Author Kate Evans is a Spanish speaker who has travelled extensively in South America, starting with an unpaid internship at English-language newspaper The Argentimes in 2007.

Her 10-year journey to discover the origins of the feijoa began when she returned to New Zealand after 12 years away. Reunited with her beloved feijoa, Kate began to wonder how a fruit from South America had come to represent the taste of home for so many devoted Kiwis.

Talking to scientists, historians and horticulturalists, Kate's journey began in Uruguay in 2014 where she met Laura Rosano at her chacra Ibira Pitá, a small farm where she grows many native fruits, including feijoas—part of her one-woman mission to revive and promote a national cuisine for Uruguay. 

In 2019, she travelled to Florianópolis in the south of Brazil to meet geneticist and feijoa scientist Rubens Nodari. He and his students took Kate to a 1000-year-old archaeological site in the highlands of Santa Catarina, which they believe is the evolutionary centre of origin for the feijoa.

The Southern Jê first arrived there over 4000 years ago, and evidence suggests the feijoa formed part of their diet. Their indigenous descendants still eat and use feijoas medicinally today. So do Afro-Brazilian communities like the Santa Catarina quilombo Invernada dos Negros, which Kate visited, learning about the traditional uses and meanings the feijoa has there.

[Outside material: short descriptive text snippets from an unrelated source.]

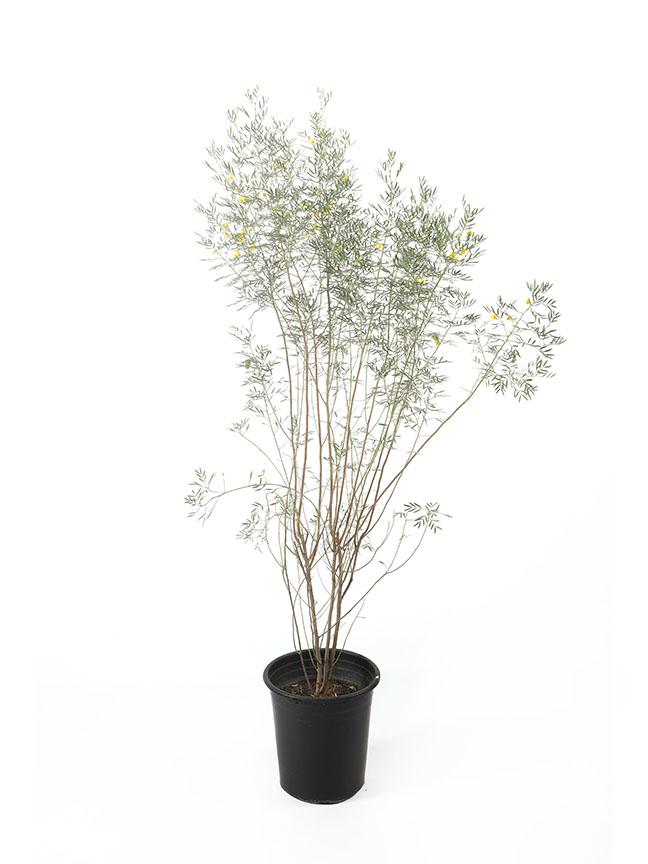 Senna Artemisiodes 'Outdoor Plants'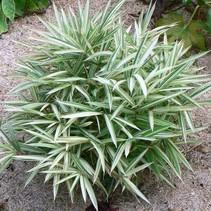 Pleioblastus - variegatus invading bamboo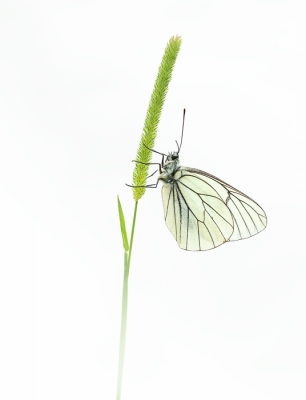 Aporia crataegi / Groot Geaderd Witje / Black-veined White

Next, she attended the annual Festival de la Feijoa hosted by Tibasosa, a small town in the Colombian Andes, where she served as the celebrity judge of the feijoa desserts competition. She also toured feijoa farms around Bogotá with a Colombia’s ‘Mr Feijoa’, and learned about the plant’s fascinating response to the tropical climate: it fruits and flowers all year round. To complete the story, she continued to Berlin, the French Riviera, California and of course, New Zealand.

Feijoa includes six of the many recipes shared with Kate during her travels - including corn tamales with caramelized feijoas sold at the feijoa festival in Colombia, Laura Rosano’s feijoa mousse, and an Afro Brazilian feijoa jam shared by Elizabete Aparecida de Lima from the quilombo.

Kate is an award-winning journalist and regular contributor to New Zealand Geographic. She received research funding from Creative New Zealand, and the Winston Churchill Memorial Trust for her research of this book about the connection between people and plants, between cultures and across disciplines.

She hopes to one day lead a tour to Colombia’s Festival de la Feijoa to strengthen and maintain those links.   

Published 16 May 2024

“Latin America has been a part of my soul since I first visited in my early twenties. I feel so alive when I’m there—and it meant so much to discover this overlooked point of connection between New Zealand and Uruguay, Colombia and Brazil.”
Kate Evans

Feijoa by Kate Evans. 2024.

The People's Fruit. New Zealand Geographic 2020.

Kate judging a feijoa competition in Colombia, 2019.

Cecilia Salamanca de Ramírez Duitama, Colombia.

Watercolour by @beth.loves.feijoa

Kate Evans

Feijoa by Kate Evans. 2024.

The People's Fruit. New Zealand Geographic 2020.

Kate judging a feijoa competition in Colombia, 2019.

Cecilia Salamanca de Ramírez Duitama, Colombia.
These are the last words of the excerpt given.